Try it: An exact transcription of all the data is required, with every image removed.

◆ ◆ ◆ ◆ ◆ ◆ ◆

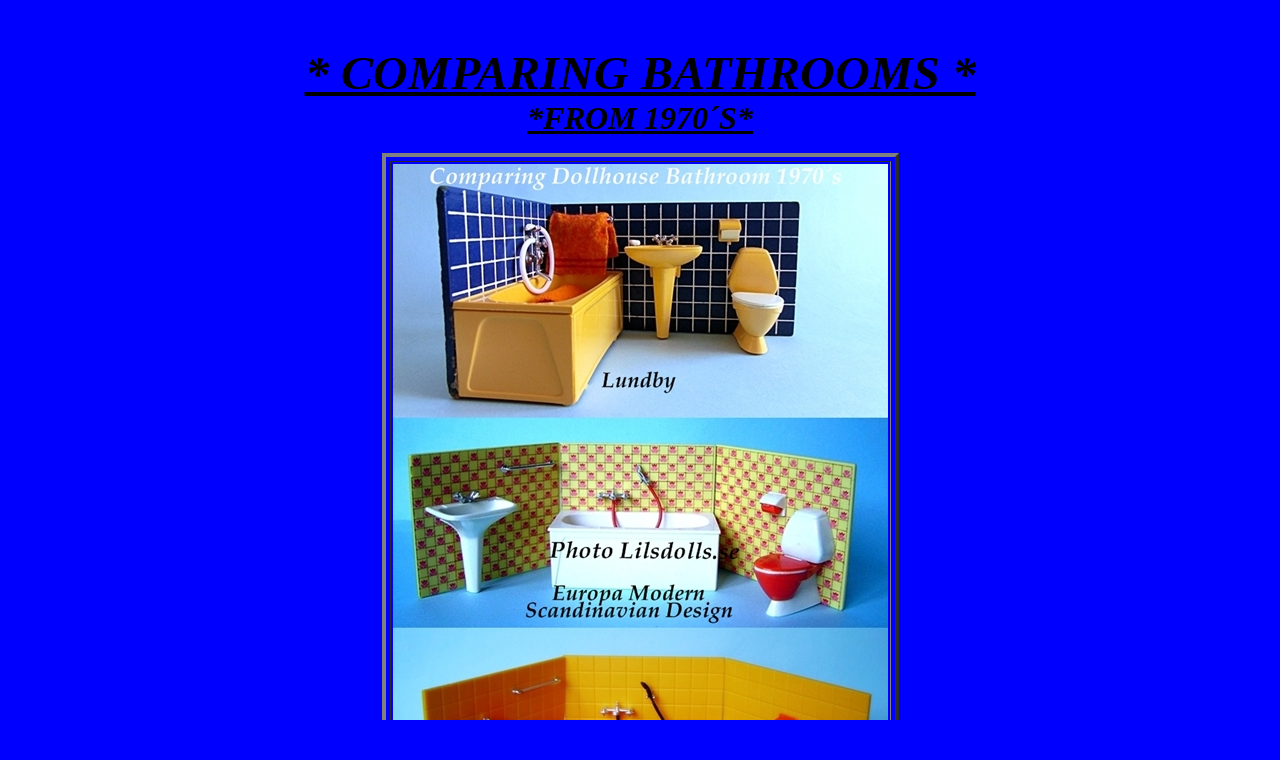

--- FILE ---
content_type: text/html
request_url: http://lilsdolls.se/mlij/dockskap/bathroom/bathroom.htm
body_size: 860
content:
<html>

<head>
<meta http-equiv="Content-Type"
content="text/html; charset=iso-8859-1">
<meta name="GENERATOR" content="Microsoft FrontPage Express 2.0">
<title>BATHROOMS</title>
</head>

<body bgcolor="#0000FF" link="#FF8000">

<p align="center"><font size="6"><strong><br>
</strong></font><font size="7" face="Bookman Old Style"><em><strong><u>*
COMPARING BATHROOMS *<br>
</u></strong></em></font><font size="6" face="Bookman Old Style"><em><strong><u>*FROM
1970´S* </u></strong></em></font><font size="6"><strong><br>
</strong></font></p>
<div align="center"><center>

<table border="4" cellpadding="2" cellspacing="4">
    <tr>
        <td><img src="compbath70sh.jpg" width="495" height="700"></td>
    </tr>
</table>
</center></div>

<p align="center"><br>
</p>
<div align="center"><center>

<table border="4" cellpadding="2" cellspacing="4">
    <tr>
        <td><img src="comptoilets70sh.jpg" width="499"
        height="597"></td>
    </tr>
</table>
</center></div>

<p><br>
<br>
<font size="3"><em>20</em><em><strong>12</strong></em></font><font
size="3" face="Arial"><em><strong>-</strong></em></font><font
size="3"><em><strong>12</strong></em></font><font size="3"
face="Arial"><em><strong>-</strong></em></font><font size="3"><em><strong>14</strong></em></font><font
size="3" face="Arial"><em><strong>/LIL<br>
</strong></em></font><a
href="../../../lilsdolls/valk-lil/dockskap.htm" target="_parent"><font
color="#FF8000" size="4"><strong>Home</strong></font></a><font
color="#FF8000" size="3"><strong> </strong></font><font
color="#000000" size="3"><em><strong>to Lilsdolls</strong></em></font><font
color="#FF8000" size="3" face="Arial"><em><strong><br>
</strong></em></font><a
href="http://www.lilsdolls.se/mlij/dockskap/skapram.htm"
target="_parent"><font color="#FF8000" size="4"><strong>Back</strong></font></a><font
color="#FF8000" size="4"><em> </em></font><font color="#000000"><em><strong>to
Dollhouse</strong></em><em><br>
<br>
<br>
<!--webbot bot="HTMLMarkup" startspan --><!-- Start Bravenet.com Service Code -->
<script language="JavaScript" type="text/javascript" src="http://pub29.bravenet.com/counter/code.php?id=409907&usernum=2428325091&cpv=2">
</script>
<!-- END DO NOT MODIFY --><!--webbot
bot="HTMLMarkup" endspan --></em></font></p>
</body>
</html>


--- FILE ---
content_type: text/html; charset=UTF-8
request_url: http://pub29.bravenet.com/counter/code.php?id=409907&usernum=2428325091&cpv=2
body_size: 461
content:
ref=document.referrer;sw="none"; sd="none";sw=screen.width;sh=screen.height;sc=screen.colorDepth;
qs = "&ref="+escape(ref);
document.write('<scr' + 'ipt language="javascript" src="https://pub29.bravenet.com/counter/show.php?id=409907&usernum=2428325091&cpv=2'+qs+'"></scr' + 'ipt>');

◆ ◆ ◆ ◆ ◆ ◆ ◆

Solution:
--- FILE ---
content_type: text/html
request_url: http://lilsdolls.se/mlij/dockskap/bathroom/bathroom.htm
body_size: 860
content:
<html>

<head>
<meta http-equiv="Content-Type"
content="text/html; charset=iso-8859-1">
<meta name="GENERATOR" content="Microsoft FrontPage Express 2.0">
<title>BATHROOMS</title>
</head>

<body bgcolor="#0000FF" link="#FF8000">

<p align="center"><font size="6"><strong><br>
</strong></font><font size="7" face="Bookman Old Style"><em><strong><u>*
COMPARING BATHROOMS *<br>
</u></strong></em></font><font size="6" face="Bookman Old Style"><em><strong><u>*FROM
1970´S* </u></strong></em></font><font size="6"><strong><br>
</strong></font></p>
<div align="center"><center>

<table border="4" cellpadding="2" cellspacing="4">
    <tr>
        <td><img src="compbath70sh.jpg" width="495" height="700"></td>
    </tr>
</table>
</center></div>

<p align="center"><br>
</p>
<div align="center"><center>

<table border="4" cellpadding="2" cellspacing="4">
    <tr>
        <td><img src="comptoilets70sh.jpg" width="499"
        height="597"></td>
    </tr>
</table>
</center></div>

<p><br>
<br>
<font size="3"><em>20</em><em><strong>12</strong></em></font><font
size="3" face="Arial"><em><strong>-</strong></em></font><font
size="3"><em><strong>12</strong></em></font><font size="3"
face="Arial"><em><strong>-</strong></em></font><font size="3"><em><strong>14</strong></em></font><font
size="3" face="Arial"><em><strong>/LIL<br>
</strong></em></font><a
href="../../../lilsdolls/valk-lil/dockskap.htm" target="_parent"><font
color="#FF8000" size="4"><strong>Home</strong></font></a><font
color="#FF8000" size="3"><strong> </strong></font><font
color="#000000" size="3"><em><strong>to Lilsdolls</strong></em></font><font
color="#FF8000" size="3" face="Arial"><em><strong><br>
</strong></em></font><a
href="http://www.lilsdolls.se/mlij/dockskap/skapram.htm"
target="_parent"><font color="#FF8000" size="4"><strong>Back</strong></font></a><font
color="#FF8000" size="4"><em> </em></font><font color="#000000"><em><strong>to
Dollhouse</strong></em><em><br>
<br>
<br>
<!--webbot bot="HTMLMarkup" startspan --><!-- Start Bravenet.com Service Code -->
<script language="JavaScript" type="text/javascript" src="http://pub29.bravenet.com/counter/code.php?id=409907&usernum=2428325091&cpv=2">
</script>
<!-- END DO NOT MODIFY --><!--webbot
bot="HTMLMarkup" endspan --></em></font></p>
</body>
</html>


--- FILE ---
content_type: text/html; charset=UTF-8
request_url: http://pub29.bravenet.com/counter/code.php?id=409907&usernum=2428325091&cpv=2
body_size: 461
content:
ref=document.referrer;sw="none"; sd="none";sw=screen.width;sh=screen.height;sc=screen.colorDepth;
qs = "&ref="+escape(ref);
document.write('<scr' + 'ipt language="javascript" src="https://pub29.bravenet.com/counter/show.php?id=409907&usernum=2428325091&cpv=2'+qs+'"></scr' + 'ipt>');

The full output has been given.